Though the ultimate role of artificial intelligence in music and songwriting remains to be seen, Springfield isn’t too worried.

“A computer will never have a soul, no matter how smart it gets or how self-preserving and self-aware it gets,” says the 74-year-old rocker, who’s heading to Aurora’s RiverEdge Park on Aug. 31 as part of the “I Want My ’80s Tour.”

“And that’s where the connection is. That’s why [music] hits everybody in a place they can’t explain. I mean, there’s a soul in songwriting that even songwriters don’t understand.”

Leading with this soul has served as a driving force throughout Springfield’s career, a soul that finds itself illuminated on a string of hits such as 1983’s “Affair of the Heart” and 1982’s “Don’t Talk to Strangers” as much as it is on deeper cuts such as “World Start Turning” and “State of the Heart.”

“I think being a writer with depression has certainly had me looking inwards a lot earlier than when I was supposed to,” says Springfield, whose father’s death in 1981 inspired a number of the singer’s greatest pieces of work, including the touching “My Father’s Chair.”

“I think that moment of watching my dad die the first time (his dad was 51 years old when his heart stopped, but eventually was resuscitated) changed my writing.
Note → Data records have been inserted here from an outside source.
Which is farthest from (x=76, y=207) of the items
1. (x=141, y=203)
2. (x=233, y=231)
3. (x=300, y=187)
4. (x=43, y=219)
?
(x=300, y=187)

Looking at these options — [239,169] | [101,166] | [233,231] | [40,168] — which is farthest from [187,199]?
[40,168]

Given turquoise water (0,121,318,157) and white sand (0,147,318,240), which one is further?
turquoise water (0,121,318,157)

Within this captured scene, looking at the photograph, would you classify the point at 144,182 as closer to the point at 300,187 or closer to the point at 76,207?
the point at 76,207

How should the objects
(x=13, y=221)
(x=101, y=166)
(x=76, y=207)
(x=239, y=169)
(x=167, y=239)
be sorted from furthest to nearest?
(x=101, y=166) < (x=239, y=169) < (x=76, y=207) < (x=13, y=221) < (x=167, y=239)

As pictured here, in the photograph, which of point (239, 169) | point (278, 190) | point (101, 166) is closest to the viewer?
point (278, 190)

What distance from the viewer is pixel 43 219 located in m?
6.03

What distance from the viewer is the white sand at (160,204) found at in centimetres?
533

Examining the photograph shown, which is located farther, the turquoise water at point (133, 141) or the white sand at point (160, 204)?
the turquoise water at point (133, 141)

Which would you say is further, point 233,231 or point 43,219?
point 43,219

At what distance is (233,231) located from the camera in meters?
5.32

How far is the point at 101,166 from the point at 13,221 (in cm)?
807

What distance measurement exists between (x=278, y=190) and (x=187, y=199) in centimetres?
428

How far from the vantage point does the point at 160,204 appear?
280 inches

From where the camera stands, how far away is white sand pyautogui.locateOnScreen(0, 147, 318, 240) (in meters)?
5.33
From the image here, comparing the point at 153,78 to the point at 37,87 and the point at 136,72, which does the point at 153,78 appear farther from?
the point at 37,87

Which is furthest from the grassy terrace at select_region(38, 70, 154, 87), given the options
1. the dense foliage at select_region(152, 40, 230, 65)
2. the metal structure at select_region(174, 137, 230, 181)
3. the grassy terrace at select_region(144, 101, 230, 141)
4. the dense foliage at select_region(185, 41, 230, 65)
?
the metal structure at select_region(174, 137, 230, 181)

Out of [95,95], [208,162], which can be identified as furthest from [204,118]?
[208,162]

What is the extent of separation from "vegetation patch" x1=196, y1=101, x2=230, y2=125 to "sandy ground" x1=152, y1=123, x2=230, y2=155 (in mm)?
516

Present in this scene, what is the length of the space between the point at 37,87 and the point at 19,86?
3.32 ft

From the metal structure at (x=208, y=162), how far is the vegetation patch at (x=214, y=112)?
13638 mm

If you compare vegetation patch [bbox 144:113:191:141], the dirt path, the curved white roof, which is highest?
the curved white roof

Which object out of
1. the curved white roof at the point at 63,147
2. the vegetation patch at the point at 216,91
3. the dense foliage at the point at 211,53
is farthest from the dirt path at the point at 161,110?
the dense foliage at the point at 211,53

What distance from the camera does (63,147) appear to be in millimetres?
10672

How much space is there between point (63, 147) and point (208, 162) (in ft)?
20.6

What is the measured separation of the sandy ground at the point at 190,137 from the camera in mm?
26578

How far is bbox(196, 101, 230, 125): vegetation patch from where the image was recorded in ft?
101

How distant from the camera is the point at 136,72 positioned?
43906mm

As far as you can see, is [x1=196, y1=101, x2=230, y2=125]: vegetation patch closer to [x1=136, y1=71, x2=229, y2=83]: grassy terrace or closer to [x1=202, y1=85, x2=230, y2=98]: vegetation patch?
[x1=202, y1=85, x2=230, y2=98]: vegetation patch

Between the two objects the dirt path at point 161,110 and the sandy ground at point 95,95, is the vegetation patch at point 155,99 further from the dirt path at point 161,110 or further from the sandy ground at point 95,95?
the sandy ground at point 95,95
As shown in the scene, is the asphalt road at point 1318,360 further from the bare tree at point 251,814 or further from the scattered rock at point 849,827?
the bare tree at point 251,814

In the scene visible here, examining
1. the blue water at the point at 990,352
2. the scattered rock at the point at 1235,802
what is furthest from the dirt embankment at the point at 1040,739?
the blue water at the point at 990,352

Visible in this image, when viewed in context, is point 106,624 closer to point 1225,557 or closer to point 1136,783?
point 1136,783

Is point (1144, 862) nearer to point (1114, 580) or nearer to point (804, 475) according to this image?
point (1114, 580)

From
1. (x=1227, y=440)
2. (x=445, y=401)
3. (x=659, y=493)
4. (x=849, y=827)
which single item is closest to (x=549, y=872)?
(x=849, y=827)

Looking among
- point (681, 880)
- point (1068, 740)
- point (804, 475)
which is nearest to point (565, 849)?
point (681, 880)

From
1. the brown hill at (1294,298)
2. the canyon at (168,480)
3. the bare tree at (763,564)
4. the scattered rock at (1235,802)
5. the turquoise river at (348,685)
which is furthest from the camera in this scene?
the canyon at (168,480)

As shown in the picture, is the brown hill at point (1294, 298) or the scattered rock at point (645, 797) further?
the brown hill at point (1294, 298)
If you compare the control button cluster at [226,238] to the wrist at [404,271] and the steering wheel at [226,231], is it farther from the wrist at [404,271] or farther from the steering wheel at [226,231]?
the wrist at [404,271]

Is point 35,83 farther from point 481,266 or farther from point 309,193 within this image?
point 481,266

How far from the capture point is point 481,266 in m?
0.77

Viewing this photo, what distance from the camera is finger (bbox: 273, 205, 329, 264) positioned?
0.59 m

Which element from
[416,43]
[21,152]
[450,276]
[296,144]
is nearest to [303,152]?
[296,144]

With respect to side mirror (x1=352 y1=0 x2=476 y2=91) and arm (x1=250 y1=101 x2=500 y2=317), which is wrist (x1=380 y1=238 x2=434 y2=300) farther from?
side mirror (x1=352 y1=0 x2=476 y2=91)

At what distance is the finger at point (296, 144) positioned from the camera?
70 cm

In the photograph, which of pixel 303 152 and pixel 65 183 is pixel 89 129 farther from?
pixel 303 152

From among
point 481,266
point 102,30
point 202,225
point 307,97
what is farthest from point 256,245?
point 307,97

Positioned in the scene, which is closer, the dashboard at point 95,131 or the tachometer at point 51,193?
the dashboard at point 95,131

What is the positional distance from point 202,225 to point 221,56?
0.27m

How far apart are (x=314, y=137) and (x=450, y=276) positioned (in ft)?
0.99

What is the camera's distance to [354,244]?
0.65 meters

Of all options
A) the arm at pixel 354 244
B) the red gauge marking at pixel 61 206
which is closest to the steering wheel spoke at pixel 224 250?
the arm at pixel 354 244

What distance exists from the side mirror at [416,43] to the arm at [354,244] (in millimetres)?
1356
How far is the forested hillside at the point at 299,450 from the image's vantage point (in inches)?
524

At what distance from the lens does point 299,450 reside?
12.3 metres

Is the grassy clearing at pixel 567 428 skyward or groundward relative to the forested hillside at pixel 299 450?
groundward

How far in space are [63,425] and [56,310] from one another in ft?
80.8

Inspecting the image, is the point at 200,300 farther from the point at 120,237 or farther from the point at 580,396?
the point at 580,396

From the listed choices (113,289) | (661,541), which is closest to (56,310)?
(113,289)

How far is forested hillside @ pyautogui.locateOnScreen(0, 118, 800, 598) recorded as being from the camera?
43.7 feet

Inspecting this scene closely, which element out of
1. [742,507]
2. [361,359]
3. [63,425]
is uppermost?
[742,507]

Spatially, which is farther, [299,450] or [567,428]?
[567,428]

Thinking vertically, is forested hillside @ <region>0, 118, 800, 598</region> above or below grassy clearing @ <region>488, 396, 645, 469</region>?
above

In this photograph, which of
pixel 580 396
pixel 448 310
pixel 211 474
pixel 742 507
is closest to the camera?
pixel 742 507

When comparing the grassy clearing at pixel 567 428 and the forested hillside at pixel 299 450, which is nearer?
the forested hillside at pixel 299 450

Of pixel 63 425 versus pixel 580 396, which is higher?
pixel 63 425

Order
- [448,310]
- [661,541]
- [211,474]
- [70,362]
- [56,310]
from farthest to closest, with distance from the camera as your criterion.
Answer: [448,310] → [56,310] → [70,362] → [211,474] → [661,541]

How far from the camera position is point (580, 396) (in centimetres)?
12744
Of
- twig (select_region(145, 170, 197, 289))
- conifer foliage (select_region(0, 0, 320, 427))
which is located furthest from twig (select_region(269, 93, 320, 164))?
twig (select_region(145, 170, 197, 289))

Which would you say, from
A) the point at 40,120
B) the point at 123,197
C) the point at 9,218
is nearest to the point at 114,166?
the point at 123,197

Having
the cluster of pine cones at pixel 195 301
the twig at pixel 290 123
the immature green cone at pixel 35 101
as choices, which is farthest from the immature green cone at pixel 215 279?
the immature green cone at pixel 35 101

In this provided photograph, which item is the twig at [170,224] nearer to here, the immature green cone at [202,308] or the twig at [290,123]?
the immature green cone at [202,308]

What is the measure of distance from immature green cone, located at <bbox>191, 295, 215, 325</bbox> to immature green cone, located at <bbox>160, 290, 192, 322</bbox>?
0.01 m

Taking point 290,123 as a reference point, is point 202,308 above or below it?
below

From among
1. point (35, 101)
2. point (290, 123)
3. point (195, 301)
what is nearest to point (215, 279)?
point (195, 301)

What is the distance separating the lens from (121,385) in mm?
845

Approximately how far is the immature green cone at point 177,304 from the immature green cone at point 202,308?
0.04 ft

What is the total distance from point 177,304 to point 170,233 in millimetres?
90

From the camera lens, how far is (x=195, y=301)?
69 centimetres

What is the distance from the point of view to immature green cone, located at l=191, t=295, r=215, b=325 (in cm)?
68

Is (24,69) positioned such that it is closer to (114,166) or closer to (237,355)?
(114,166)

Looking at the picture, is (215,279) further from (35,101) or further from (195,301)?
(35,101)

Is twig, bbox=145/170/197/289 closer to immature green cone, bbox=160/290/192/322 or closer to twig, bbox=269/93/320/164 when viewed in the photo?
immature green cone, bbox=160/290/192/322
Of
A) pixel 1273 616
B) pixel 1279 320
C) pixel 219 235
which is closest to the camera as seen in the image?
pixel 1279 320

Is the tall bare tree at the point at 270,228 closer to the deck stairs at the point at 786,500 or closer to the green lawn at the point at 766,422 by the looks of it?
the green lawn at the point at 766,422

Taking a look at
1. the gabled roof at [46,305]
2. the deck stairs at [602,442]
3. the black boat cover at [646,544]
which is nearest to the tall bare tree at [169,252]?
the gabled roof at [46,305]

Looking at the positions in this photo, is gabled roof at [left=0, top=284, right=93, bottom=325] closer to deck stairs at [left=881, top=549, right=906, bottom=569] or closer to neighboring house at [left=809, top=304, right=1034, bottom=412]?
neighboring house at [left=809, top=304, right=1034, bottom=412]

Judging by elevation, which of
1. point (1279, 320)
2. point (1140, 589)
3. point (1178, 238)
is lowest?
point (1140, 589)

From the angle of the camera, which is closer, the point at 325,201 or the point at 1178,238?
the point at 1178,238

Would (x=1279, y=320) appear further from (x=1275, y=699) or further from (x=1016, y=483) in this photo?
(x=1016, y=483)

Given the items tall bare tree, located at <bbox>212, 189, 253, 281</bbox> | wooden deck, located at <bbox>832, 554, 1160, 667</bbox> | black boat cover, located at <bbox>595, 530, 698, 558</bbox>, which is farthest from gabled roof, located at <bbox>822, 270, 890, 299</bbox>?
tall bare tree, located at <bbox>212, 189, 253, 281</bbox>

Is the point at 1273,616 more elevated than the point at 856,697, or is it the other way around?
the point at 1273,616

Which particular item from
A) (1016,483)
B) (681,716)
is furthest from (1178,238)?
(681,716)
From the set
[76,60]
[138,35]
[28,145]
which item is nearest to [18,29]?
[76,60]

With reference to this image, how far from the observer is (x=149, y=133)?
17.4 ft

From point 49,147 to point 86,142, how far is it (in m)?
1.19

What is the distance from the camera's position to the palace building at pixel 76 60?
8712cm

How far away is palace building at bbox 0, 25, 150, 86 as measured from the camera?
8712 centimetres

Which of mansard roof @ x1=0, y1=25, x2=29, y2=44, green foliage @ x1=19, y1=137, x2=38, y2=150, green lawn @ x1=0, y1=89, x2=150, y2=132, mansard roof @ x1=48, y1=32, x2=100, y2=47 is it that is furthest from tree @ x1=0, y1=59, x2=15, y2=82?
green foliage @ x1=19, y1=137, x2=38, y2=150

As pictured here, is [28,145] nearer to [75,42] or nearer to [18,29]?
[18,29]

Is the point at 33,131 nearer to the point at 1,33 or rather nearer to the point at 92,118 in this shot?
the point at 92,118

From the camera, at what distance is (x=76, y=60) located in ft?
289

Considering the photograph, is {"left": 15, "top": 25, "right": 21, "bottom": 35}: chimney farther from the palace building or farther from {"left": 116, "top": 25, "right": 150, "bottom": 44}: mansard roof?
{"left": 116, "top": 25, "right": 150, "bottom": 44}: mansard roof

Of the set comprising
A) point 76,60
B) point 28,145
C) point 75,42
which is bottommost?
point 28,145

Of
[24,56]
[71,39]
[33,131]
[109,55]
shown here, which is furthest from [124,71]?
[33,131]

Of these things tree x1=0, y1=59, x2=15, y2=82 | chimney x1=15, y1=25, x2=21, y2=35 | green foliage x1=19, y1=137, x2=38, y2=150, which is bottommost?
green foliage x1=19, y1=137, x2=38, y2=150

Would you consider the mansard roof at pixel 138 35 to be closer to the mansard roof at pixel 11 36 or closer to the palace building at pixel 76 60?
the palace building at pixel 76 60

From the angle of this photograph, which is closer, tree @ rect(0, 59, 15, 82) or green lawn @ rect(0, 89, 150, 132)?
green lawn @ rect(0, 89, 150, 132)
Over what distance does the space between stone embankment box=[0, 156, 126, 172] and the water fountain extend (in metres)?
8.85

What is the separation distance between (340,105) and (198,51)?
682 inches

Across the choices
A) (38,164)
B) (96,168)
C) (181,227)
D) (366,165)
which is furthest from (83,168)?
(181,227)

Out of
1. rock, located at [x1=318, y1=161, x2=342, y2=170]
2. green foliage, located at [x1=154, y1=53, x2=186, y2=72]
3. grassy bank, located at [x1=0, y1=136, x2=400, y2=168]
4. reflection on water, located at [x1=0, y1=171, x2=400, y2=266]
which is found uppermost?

I started to write about stuff that I was experiencing rather than made-up relationships with girls or relationships I never had.”

Springfield continues to pull from that deep and personal well on his new album “Automatic,” an EDM-inspired, pulsating puzzle of music that Springfield stylistically places somewhere between “Working Class Dog” and “Tao.”

“I’ve been listening to a lot of EDM stuff,” says Springfield of the inspirations behind the lofty project that serves as his first new studio album since 2018.

“They’re still my songs, but with a slightly different approach. It’s just that I like a big kick drum, and I love sound effects and I love playing keyboard and guitar. So that’s just how it came out.”

And the way his life has always played out, with him following the road put in front of him, might soon have him writing another book.

“I have notes,” admits Springfield, whose books “Late, Late at Night: A Memoir” and “Magnificent Vibration” both scored him a spot on the New York Times bestseller’s list. “I have a bunch of stuff written. I just need to kind of focus. Twenty songs [on ‘Automatic’] has maybe drained me for a little while as far as songwriting goes. I hope there is another book in me, but you can’t force it. If you don’t have the inspiration, you don’t have the inspiration.”

But he won’t be heading to AI anytime soon for any sort of assist.

“AI will get better and better, and probably there will come times when a computer will write a song that will actually be a good song,” he says. “But if it happens, it will just come from knowledge. You’re not going to write anything that touches anybody just from knowledge. You have to have a soul in it.”